Method 1: Delete by ID
To delete a document by its ID, you can use the DELETE API. This method is useful when you know the exact ID of the document you want to delete. Here’s an example:
DELETE /index_name/_doc/document_id
Replace `index_name` with the name of your index and `document_id` with the ID of the document you want to delete.
Method 2: Delete by Query
If you want to delete multiple documents based on a specific condition, you can use the Delete By Query API. This method allows you to delete documents that match a query. Here’s an example:
POST /index_name/_delete_by_query { "query": { "match": { "field_name": "value" } } }
Replace `index_name` with the name of your index, `field_name` with the name of the field you want to filter by, and `value` with the value you want to match.

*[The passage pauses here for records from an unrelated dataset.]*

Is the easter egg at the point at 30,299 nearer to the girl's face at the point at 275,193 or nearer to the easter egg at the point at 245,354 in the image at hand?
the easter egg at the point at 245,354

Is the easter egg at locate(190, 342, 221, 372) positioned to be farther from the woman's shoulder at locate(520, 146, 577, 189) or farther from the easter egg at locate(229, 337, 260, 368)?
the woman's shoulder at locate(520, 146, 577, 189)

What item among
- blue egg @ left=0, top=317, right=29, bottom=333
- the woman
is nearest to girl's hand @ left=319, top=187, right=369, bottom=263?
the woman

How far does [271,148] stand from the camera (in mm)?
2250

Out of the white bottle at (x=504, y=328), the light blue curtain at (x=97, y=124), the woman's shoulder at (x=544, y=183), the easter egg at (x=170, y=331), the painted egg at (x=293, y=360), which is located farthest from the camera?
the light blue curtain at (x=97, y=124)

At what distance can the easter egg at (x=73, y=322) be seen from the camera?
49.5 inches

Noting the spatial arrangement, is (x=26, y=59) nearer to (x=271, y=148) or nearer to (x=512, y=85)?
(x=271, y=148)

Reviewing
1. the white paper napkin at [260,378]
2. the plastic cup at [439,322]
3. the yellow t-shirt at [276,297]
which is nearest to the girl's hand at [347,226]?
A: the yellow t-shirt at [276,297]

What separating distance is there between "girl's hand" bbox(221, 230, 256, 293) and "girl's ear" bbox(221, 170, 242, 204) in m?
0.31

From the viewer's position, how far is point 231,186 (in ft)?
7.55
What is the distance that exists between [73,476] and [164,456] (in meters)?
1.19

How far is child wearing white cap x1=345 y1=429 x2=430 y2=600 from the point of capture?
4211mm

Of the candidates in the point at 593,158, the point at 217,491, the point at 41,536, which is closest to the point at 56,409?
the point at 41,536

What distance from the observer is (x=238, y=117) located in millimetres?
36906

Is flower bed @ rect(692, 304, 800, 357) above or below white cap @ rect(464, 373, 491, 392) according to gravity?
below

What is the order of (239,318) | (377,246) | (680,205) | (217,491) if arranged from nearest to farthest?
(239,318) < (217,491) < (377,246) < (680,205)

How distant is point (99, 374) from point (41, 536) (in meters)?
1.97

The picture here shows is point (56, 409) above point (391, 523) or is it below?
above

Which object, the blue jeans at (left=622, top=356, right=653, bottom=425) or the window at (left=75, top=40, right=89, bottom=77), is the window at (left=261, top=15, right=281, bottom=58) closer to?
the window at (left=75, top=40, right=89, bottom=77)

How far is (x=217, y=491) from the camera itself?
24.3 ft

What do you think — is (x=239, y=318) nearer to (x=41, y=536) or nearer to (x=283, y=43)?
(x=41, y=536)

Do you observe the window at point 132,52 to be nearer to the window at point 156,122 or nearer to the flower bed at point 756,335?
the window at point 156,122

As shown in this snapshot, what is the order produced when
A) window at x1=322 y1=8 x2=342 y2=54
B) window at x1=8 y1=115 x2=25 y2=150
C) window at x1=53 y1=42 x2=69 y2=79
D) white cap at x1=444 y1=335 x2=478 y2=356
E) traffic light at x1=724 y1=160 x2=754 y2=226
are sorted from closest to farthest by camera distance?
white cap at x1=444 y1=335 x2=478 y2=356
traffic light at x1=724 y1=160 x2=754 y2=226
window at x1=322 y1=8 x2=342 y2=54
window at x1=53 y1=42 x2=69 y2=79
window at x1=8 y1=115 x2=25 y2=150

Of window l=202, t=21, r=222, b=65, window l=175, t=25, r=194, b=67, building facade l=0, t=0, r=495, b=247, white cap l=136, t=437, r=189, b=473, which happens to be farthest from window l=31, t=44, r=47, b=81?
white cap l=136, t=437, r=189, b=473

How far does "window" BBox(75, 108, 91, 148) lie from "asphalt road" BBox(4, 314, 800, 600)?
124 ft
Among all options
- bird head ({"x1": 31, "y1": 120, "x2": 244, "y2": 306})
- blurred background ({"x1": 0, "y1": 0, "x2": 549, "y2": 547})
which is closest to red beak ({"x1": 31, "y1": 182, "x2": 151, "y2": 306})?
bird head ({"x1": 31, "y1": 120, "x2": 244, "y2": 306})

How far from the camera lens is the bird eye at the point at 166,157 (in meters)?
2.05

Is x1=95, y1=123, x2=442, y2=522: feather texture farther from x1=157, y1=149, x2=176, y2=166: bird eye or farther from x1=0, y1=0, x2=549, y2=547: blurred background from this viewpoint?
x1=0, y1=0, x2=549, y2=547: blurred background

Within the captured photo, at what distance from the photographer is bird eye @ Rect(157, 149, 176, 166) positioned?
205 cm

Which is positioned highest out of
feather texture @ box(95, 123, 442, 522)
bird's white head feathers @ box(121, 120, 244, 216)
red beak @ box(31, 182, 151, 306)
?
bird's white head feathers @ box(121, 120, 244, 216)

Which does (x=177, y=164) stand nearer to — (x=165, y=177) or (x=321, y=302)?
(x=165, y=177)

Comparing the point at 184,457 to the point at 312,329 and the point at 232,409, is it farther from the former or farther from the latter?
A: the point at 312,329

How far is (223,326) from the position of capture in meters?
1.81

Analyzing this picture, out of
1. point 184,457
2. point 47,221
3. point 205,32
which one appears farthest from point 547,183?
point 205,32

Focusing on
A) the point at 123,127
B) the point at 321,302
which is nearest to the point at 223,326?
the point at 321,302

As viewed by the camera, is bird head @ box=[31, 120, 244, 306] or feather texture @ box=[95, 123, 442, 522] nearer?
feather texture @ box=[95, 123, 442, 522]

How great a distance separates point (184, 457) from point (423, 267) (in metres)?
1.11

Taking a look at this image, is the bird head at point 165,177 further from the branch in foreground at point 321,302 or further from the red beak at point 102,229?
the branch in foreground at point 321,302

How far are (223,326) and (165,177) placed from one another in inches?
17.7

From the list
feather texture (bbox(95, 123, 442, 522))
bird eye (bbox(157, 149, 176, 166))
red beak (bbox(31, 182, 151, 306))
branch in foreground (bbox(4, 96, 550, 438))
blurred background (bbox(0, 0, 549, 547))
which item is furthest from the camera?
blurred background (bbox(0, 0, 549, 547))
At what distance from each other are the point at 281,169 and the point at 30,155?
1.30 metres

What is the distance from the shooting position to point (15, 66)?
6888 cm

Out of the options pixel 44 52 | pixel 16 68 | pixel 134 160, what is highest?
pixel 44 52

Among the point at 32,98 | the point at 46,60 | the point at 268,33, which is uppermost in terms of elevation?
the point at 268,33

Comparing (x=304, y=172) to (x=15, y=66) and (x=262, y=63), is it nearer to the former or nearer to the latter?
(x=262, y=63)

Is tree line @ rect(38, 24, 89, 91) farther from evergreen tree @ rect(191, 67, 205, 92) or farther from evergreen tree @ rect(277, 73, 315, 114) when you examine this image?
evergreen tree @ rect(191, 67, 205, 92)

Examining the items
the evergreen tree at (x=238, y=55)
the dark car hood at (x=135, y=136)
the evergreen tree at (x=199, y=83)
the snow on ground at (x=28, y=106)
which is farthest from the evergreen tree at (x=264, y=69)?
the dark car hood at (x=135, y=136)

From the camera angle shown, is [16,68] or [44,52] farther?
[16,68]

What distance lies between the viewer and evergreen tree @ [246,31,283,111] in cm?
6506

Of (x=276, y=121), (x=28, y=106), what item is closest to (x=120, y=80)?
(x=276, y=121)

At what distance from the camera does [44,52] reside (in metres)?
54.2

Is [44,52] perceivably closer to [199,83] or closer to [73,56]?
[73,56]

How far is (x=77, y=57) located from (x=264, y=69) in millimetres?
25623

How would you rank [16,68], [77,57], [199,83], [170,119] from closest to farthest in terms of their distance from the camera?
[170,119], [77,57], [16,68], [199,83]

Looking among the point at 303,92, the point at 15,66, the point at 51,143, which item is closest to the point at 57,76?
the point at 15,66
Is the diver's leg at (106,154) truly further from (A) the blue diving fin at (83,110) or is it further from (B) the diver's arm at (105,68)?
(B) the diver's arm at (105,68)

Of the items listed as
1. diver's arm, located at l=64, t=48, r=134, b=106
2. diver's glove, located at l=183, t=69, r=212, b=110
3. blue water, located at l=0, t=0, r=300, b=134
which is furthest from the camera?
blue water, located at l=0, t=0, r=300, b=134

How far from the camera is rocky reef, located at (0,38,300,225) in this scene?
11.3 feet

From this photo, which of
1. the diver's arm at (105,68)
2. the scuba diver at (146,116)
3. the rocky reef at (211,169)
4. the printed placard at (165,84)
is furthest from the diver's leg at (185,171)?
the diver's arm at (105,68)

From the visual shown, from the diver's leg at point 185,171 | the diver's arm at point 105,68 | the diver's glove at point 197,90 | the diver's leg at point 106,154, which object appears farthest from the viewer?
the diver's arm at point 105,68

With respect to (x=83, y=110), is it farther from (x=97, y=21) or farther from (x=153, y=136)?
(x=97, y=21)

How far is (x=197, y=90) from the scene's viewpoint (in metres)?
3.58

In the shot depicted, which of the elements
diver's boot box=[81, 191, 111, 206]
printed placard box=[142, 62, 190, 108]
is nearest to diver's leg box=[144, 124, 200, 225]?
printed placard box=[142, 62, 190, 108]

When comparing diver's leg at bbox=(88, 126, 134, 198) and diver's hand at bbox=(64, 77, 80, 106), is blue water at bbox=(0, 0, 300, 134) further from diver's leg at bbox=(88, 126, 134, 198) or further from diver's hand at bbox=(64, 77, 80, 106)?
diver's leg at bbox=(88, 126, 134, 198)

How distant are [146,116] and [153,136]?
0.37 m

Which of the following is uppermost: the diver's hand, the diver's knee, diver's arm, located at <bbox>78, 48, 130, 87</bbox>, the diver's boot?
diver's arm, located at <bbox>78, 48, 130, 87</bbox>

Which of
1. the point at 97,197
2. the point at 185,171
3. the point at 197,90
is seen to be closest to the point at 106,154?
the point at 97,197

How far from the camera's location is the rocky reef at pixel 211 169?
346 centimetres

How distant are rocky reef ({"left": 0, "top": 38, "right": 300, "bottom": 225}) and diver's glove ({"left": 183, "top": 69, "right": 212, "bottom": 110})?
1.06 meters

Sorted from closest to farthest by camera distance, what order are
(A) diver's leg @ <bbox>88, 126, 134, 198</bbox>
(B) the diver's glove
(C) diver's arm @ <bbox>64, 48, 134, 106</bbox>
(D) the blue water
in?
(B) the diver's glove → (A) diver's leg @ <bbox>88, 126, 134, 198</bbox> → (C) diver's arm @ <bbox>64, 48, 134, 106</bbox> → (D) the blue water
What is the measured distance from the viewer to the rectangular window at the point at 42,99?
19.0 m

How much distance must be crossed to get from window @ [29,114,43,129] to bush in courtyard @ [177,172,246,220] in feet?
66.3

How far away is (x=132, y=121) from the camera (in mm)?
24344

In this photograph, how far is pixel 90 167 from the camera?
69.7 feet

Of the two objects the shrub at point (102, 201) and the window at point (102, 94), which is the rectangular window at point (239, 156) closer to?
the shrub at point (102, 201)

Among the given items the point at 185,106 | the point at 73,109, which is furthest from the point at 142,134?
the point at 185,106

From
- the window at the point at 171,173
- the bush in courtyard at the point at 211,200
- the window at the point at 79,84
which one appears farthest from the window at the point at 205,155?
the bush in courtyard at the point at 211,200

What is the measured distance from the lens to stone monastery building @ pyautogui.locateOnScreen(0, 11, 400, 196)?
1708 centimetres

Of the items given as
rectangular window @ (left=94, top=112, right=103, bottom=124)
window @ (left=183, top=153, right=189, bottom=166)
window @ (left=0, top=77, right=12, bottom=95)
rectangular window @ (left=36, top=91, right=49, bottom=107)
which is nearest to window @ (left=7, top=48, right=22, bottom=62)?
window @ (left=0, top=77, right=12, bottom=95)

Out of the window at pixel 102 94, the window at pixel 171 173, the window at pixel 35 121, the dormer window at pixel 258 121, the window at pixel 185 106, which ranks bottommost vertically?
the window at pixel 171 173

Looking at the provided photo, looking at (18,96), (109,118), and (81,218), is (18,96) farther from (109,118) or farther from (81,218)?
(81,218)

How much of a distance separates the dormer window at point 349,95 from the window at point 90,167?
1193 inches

Best Practices and Considerations
1. Bulk deletion:
When deleting a large number of documents, it’s recommended to use the Delete By Query API with the `slices` parameter to improve performance. This will divide the deletion process into multiple parallel tasks. For example:
POST /index_name/_delete_by_query?conflicts=proceed&slices=5 { "query": { "range": { "timestamp": { "lt": "now-30d" } } } }
This example deletes all documents older than 30 days, using 5 slices for parallel processing. The number of slices you pick mainly depends on how many primary shards you have. The ideal case is to set `slices=auto` and let Elasticsearch decide how many slices are needed.
2. Versioning:
When using the DELETE API, Elasticsearch checks the document’s version to avoid deleting a newer version of the document. If you want to bypass this check, you can set the `version_type` parameter to `force`. However, use this option with caution as it can lead to data loss.
3. Refresh interval:
Deleting documents can cause Elasticsearch to refresh the index more frequently, which can impact performance. You can control the refresh interval by updating the index settings. For example, to set the refresh interval to 30 seconds:
PUT /index_name/_settings { "index": { "refresh_interval": "30s" } }
4. Delete index:
If you want to delete all documents in an index, it’s more efficient to delete the entire index using the DELETE API:
DELETE /index_name
This method is faster than deleting documents individually or using the Delete By Query API.
By following these best practices and considerations, you can efficiently delete documents in Elasticsearch while maintaining the performance and integrity of your data.